Starling was rewarded for his stellar season with a two-year extension to keep him at the Canberra club until the end of 2022.

===2021===
In round 22 of the 2021 NRL season, Starling suffered a broken jaw in Canberra's loss against Melbourne. He was later ruled out for an indefinite period.

He played a total of 19 games for Canberra in the 2021 NRL season which saw the club finish 10th on the table and miss out on the finals.

===2022===
Starling featured in every game for Canberra in the 2022 NRL season as the club finished 8th on the table and qualified for the finals. Starling played in both finals matches as Canberra were eliminated in the second week by Parramatta.

===2023===
Starling played a total of 23 matches for Canberra in the 2023 NRL season as the club finished 8th on the table and qualified for the finals. Starling played in Canberra's 30-28 elimination finals loss against Newcastle.

===2024===
Starling played 23 games for Canberra in the 2024 NRL season as the club finished 9th on the table.

=== 2025 ===
On 7 May, Starling had re-signed with the Canberra outfit until the end of 2027.
Starling played 24 matches for Canberra in the 2025 NRL season as the club claimed the Minor Premiership. He played in both finals matches as Canberra went out in straight sets losing to both Brisbane and Cronulla.

On 12 October 2025 he made his debut for the Prime Minister's XIII in the 28-10 win over PNG Prime Minister's XIII in Port Moresby

===2026===
Starling played 23 games for Canberra in the 2026 NRL season as the club finished 11th on the table and missed the finals.

== Statistics ==

| Year | Team | Games | Tries | Pts |
| 2018 | Newcastle Knights | 1 |  |  |
| 2019 | Canberra Raiders | 3 |  |  |
| 2020 | 14 | 4 | 16 |
| 2021 | 19 | 2 | 8 |
| 2022 | 26 | 2 | 8 |
| 2023 | 23 | 3 | 12 |
| 2024 | 23 |  |  |
| 2025 | 24 | 4 | 16 |
| 2026 | 23 | 2 | 8 |
|  | Totals | 156 | 17 | 68 |

- denotes season competing

==Controversy==
On 5 December 2020, Starling was arrested and charged with assaulting police after a fight broke out at the Shady Palms Bar Restaurant in Kincumber on the Central Coast. Starling was reportedly charged with five counts of assaulting an officer in the execution of duty, affray and resisting arrest.

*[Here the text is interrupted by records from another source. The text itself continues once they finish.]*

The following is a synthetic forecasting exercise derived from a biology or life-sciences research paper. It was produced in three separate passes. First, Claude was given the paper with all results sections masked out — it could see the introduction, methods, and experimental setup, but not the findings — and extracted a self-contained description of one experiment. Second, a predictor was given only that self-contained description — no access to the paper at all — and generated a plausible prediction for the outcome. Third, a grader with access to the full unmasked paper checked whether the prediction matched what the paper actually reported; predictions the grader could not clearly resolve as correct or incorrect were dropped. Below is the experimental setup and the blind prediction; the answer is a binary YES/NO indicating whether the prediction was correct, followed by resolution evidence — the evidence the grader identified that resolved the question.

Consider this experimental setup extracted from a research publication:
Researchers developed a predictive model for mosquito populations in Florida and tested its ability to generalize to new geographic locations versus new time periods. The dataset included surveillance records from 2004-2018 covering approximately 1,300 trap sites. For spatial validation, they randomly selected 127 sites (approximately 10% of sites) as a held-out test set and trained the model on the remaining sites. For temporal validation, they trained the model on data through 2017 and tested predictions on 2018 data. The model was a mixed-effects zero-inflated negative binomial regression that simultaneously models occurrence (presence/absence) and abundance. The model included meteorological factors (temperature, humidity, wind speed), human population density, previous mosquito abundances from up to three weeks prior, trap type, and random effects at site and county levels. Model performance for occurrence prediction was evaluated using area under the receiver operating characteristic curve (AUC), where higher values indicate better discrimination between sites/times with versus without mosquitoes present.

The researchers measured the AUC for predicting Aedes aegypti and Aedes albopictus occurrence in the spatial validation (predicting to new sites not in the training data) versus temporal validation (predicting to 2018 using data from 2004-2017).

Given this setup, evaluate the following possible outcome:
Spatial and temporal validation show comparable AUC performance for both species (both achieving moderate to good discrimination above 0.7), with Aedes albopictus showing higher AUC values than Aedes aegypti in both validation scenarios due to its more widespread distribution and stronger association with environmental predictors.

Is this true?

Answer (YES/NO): NO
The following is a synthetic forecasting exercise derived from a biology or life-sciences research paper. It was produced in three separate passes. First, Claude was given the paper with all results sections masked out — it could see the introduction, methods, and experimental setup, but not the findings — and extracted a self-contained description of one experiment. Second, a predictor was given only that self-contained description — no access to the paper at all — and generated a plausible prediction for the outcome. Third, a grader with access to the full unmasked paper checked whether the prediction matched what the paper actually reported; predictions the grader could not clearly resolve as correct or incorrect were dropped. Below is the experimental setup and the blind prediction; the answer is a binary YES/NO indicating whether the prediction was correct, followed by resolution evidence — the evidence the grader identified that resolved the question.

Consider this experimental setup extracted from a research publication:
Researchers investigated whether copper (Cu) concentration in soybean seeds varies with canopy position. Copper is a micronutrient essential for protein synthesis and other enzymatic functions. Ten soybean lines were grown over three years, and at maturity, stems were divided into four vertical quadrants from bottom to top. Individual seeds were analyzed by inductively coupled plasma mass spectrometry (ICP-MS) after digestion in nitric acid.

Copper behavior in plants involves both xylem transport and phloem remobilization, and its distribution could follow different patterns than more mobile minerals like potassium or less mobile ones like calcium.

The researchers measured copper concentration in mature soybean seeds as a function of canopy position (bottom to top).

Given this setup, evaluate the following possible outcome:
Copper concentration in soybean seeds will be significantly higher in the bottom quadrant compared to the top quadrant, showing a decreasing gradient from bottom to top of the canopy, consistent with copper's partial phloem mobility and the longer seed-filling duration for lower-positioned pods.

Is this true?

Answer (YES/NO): NO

On 21 January 2021, Starling had six of the seven charges against him dropped.

On 20 October 2021, it was reported by the media that Starling had been arrested by NSW Police after an altercation at a Central Coast Bar. Starling was charged with threatening or causing injury to potential juror or witness and behaving in offensive manner in or near public place or school. Starling was granted conditional bail to appear at Gosford Local Court on 11 January 2022.

In 2023, Starling's charges were dropped as the police who arrested him and his brothers were charged with assault. In 2024 Starling and his lawyers later sued NSW Police in a civil suit.